Carnage 2011 Movie Scene Kate Winslet as Nancy and Christoph Waltz as Alan about to leave but deciding to stay

Carnage [2011]

What can I say, I just love Roman Polanski’s movies. As I keep saying, try to separate the art from the artist. His latest movie Carnage is a brilliant, funny, and highly subversive character study based on Yasmina Reza’s play “Le Dieu du Carnage”. Lately, I’ve started to appreciate these movies based on plays more and more. The scripts are just so damn intelligent and compelling. We’re going to be focusing squarely on the characters without anything to distract us. And this enables us to really dive into them and the situations and broader concepts that emerge from their exchanges.

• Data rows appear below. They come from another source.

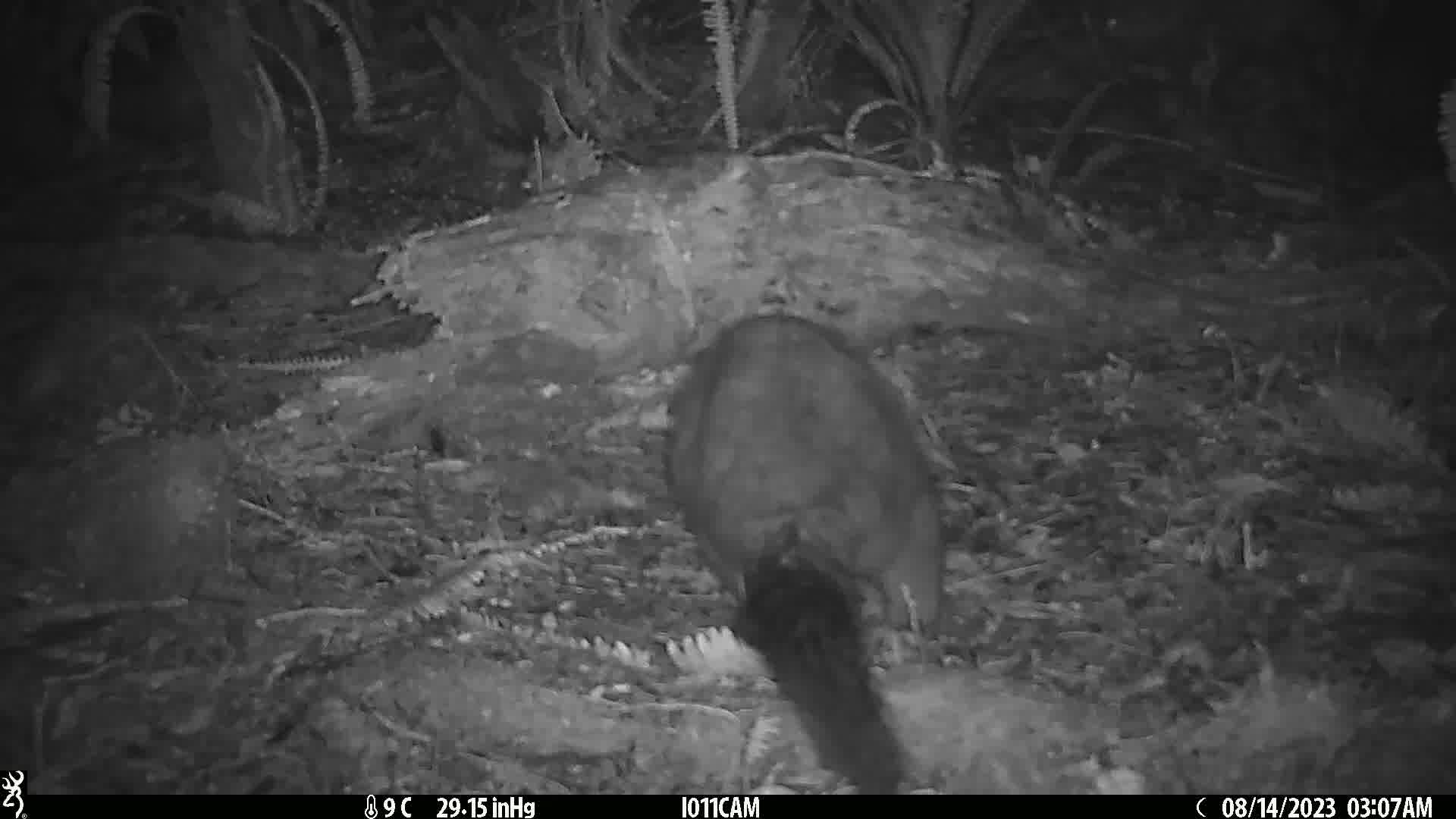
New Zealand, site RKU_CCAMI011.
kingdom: Animalia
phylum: Chordata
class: Mammalia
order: Diprotodontia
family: Phalangeridae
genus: Trichosurus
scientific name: Trichosurus vulpecula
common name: common brushtail possum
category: possum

Carnage follows the supposedly short meeting between two sets of parents after their sons got into a fight in school. The premise is excellent and ripe for further analysis. For example, I kept thinking about what would I do in such a situation. However, you should know that you don’t have to do any of that stuff. The movie Carnage is a highly entertaining comedy that constantly escalates until it reaches a satisfying, unhinged, and completely hilarious finale. And if you’re a parent with kids in school, it might hit you even harder.

On that note, I just want to add that the movie doesn’t have a traditional ending. There will be so much drama and intense arguments that you’ll feel like you need a cathartic ending to wrap things up. And while one would surely be appreciated, I also think that leaving things in this state wasn’t a huge mistake. I feel like they were going for that feeling you have when you’re overwhelmed by a series of complex human interactions questioning not just other people and our society but also yourself. The cast was simply sublime and I don’t want to single anyone out. I expected perfection and I got it.

Our sets of parents seem quite different at first. One of them is a middle-class couple, pretty much average in every way while the other one belongs to the upper class. And you can bet your pretty ass that their kid smacked the middle-class kid. So, we even have this introduction of class and class perspective introduced into the mix. The sense of tension is all too real and the first third of the movie will be quite nervy. I mean, you will feel the anxiety and all the other emotions slowly bubbling up and setting the stage for further escalation.

Featuring a running time of just 65 minutes, Carnage is one of those movies you can play anytime and be certain you’re going to finish. It is, what they call, a complete package. And a movie you can comfortably watch again in the near future and still enjoy as you did the first time. Polanski is no stranger to single-location talky movies as his much darker and mysterious A Pure Formality was released some 15 years ago. I highly recommend it along with Rope and my all-time favorite The Man from Earth.

Director: Roman Polanski

Writers: Michael Katims, Yasmina Reza, Roman Polanski

Cast: Jodie Foster, Kate Winslet, Christoph Waltz, John C. Reilly

Fun Facts: Roman Polanski is officially a fugitive for the United States government so the movie was shot in France.